*Input records*

━━━━━━

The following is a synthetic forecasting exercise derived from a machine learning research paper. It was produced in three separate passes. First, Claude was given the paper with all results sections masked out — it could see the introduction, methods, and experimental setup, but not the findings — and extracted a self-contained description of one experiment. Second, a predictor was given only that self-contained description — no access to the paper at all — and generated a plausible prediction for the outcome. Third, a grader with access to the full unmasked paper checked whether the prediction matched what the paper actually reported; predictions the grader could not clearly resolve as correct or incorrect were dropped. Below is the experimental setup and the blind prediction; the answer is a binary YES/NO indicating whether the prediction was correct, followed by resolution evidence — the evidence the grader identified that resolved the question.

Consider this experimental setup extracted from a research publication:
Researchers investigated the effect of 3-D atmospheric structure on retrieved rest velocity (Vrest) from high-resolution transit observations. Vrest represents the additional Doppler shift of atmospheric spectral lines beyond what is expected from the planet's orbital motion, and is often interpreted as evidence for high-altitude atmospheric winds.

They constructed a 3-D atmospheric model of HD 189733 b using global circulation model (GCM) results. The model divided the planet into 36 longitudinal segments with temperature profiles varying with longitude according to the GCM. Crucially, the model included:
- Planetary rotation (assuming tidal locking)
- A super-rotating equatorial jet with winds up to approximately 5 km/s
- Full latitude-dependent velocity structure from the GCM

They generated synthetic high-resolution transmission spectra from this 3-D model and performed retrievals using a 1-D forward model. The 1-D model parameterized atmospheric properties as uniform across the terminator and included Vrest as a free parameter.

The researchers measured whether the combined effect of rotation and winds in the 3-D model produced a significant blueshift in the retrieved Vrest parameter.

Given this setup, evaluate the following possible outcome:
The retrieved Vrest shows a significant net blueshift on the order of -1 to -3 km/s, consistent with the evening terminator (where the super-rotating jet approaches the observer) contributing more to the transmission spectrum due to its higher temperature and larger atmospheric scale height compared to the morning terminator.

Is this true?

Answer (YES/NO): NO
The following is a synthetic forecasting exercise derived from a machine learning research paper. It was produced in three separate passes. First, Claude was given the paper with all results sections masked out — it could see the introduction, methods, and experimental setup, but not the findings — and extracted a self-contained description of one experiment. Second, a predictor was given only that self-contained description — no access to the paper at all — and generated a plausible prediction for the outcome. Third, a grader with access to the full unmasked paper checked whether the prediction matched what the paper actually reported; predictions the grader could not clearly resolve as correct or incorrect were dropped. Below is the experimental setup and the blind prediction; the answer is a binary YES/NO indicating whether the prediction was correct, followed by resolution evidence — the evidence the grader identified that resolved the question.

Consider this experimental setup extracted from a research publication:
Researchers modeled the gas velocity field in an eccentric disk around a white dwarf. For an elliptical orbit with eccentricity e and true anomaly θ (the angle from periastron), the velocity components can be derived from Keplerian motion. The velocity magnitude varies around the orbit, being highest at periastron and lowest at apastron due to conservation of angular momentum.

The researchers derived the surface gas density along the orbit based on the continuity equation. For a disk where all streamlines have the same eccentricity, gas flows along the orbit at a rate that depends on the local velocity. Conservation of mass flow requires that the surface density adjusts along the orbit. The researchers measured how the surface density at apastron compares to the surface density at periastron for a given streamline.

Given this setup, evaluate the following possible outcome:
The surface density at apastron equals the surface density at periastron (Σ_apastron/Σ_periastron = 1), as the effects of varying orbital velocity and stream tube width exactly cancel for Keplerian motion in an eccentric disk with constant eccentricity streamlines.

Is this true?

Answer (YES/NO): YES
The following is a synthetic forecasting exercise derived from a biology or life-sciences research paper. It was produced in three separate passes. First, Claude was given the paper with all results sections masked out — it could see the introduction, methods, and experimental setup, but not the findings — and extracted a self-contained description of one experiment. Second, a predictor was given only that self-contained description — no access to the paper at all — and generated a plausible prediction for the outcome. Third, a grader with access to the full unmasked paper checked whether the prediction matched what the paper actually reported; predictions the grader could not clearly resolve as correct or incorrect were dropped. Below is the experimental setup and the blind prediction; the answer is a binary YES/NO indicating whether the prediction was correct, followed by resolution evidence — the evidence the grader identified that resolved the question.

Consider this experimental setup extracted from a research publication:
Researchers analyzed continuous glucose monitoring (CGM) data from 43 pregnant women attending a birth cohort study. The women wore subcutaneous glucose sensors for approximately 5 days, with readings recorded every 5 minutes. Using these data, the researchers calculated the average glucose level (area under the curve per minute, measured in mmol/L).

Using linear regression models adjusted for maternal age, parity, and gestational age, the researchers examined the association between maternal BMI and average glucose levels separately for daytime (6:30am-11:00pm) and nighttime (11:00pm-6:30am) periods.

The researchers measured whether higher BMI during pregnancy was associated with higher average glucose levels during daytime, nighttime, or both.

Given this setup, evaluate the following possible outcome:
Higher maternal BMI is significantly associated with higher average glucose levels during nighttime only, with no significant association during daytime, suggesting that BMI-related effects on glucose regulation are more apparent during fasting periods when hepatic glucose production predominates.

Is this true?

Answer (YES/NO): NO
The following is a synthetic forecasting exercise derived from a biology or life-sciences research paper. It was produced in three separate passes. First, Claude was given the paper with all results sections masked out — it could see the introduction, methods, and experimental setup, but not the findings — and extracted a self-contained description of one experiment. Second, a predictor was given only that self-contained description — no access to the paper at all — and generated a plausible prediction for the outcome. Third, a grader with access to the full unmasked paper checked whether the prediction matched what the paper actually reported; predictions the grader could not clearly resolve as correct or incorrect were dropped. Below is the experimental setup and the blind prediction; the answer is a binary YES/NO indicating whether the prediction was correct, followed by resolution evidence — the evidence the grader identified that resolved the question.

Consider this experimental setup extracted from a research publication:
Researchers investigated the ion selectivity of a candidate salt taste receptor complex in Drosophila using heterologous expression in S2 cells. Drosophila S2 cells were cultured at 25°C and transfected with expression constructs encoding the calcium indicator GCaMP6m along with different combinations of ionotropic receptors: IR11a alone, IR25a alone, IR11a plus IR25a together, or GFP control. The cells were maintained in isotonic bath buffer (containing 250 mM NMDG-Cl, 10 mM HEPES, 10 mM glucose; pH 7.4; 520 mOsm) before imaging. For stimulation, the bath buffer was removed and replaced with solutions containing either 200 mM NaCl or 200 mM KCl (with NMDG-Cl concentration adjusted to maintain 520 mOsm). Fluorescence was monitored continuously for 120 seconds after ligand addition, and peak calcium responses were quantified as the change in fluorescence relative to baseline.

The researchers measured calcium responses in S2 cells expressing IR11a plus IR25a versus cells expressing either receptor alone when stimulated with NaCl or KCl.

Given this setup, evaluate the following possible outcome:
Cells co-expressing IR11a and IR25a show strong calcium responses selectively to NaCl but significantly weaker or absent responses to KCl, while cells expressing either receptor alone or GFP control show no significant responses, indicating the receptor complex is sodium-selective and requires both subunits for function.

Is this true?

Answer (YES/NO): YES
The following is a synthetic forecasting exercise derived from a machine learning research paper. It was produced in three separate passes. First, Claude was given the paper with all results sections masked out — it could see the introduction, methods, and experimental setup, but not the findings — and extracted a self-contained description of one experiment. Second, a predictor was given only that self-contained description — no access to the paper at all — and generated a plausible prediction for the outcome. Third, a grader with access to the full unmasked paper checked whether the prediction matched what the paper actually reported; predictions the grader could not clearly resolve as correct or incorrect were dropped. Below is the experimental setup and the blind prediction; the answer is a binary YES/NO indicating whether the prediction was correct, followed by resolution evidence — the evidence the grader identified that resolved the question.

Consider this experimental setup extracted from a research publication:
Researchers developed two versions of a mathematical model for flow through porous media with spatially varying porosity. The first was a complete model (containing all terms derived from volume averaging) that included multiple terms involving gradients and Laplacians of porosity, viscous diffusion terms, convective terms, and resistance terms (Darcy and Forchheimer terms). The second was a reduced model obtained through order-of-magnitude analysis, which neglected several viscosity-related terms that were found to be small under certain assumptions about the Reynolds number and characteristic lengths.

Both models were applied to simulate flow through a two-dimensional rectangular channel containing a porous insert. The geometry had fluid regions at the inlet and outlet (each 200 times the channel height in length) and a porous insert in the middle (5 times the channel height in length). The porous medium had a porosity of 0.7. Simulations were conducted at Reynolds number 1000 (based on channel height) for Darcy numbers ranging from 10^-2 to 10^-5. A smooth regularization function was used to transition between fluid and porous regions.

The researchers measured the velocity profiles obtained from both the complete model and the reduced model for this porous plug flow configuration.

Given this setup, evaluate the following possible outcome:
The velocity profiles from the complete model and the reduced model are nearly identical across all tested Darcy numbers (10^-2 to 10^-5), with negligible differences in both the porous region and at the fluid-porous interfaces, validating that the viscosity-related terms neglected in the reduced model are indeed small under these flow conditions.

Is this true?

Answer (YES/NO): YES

━━━━━━

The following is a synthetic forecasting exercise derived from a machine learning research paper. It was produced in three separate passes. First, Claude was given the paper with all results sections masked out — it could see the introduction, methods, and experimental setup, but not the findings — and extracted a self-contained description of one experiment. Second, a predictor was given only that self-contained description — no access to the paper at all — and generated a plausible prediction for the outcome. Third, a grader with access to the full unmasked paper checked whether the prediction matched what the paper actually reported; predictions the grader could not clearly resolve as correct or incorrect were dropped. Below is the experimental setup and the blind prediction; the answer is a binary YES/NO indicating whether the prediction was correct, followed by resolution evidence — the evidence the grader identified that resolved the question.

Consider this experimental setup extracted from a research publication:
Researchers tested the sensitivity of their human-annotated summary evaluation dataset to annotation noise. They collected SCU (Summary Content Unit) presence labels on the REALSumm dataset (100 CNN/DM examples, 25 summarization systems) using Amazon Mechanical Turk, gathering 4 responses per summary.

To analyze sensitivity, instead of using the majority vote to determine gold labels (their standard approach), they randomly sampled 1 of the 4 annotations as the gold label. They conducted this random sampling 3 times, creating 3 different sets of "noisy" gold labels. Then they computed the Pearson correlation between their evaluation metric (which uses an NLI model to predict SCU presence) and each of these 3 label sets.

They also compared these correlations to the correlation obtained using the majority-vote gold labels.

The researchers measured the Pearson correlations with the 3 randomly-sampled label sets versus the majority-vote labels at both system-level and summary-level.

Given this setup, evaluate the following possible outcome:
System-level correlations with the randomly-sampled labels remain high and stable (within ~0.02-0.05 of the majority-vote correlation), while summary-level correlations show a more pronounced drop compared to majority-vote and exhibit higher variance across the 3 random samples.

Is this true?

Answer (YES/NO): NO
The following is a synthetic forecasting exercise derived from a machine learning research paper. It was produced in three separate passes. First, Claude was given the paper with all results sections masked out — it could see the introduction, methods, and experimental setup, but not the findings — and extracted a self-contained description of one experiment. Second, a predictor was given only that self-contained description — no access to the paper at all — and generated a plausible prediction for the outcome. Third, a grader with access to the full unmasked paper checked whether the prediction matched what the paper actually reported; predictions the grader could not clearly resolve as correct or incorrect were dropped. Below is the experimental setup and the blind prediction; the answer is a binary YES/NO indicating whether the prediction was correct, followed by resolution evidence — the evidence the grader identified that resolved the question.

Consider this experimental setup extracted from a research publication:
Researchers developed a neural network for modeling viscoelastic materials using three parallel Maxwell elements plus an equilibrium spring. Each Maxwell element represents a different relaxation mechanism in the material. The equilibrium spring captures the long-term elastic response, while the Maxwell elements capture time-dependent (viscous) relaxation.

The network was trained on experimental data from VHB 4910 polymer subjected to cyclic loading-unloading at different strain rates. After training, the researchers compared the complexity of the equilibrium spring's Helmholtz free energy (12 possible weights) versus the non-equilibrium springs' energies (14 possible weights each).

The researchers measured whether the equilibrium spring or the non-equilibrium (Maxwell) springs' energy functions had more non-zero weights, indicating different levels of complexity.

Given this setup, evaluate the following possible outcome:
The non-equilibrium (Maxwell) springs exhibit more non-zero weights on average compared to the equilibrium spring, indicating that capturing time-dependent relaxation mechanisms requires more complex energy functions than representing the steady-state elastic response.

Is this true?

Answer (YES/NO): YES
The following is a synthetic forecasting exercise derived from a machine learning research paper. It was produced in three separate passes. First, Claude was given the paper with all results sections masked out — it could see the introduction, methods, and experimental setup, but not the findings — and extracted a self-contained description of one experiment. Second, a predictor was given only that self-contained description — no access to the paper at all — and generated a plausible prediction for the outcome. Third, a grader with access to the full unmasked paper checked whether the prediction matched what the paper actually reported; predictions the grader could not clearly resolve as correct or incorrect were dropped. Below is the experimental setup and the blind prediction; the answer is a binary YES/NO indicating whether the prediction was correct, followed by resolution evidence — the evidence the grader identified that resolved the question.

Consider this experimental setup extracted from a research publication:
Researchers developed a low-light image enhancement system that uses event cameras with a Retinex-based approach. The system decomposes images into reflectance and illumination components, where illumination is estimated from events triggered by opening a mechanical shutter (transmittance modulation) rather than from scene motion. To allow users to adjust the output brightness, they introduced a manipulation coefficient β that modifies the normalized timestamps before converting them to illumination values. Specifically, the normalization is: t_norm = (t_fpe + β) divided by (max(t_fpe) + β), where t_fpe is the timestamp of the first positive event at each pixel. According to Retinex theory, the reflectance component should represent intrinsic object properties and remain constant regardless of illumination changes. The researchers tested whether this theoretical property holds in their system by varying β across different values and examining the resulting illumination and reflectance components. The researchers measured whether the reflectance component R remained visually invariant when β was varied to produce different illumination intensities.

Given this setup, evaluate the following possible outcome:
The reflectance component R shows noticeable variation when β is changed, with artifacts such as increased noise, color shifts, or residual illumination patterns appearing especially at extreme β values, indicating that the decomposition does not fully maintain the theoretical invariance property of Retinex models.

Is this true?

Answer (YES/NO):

━━━━━━

*Task statement*
Each line in the records above that contains the word "retrieved" must be copied.

*Response box*
Researchers investigated the effect of 3-D atmospheric structure on retrieved rest velocity (Vrest) from high-resolution transit observations. Vrest represents the additional Doppler shift of atmospheric spectral lines beyond what is expected from the planet's orbital motion, and is often interpreted as evidence for high-altitude atmospheric winds.
The researchers measured whether the combined effect of rotation and winds in the 3-D model produced a significant blueshift in the retrieved Vrest parameter.
The retrieved Vrest shows a significant net blueshift on the order of -1 to -3 km/s, consistent with the evening terminator (where the super-rotating jet approaches the observer) contributing more to the transmission spectrum due to its higher temperature and larger atmospheric scale height compared to the morning terminator.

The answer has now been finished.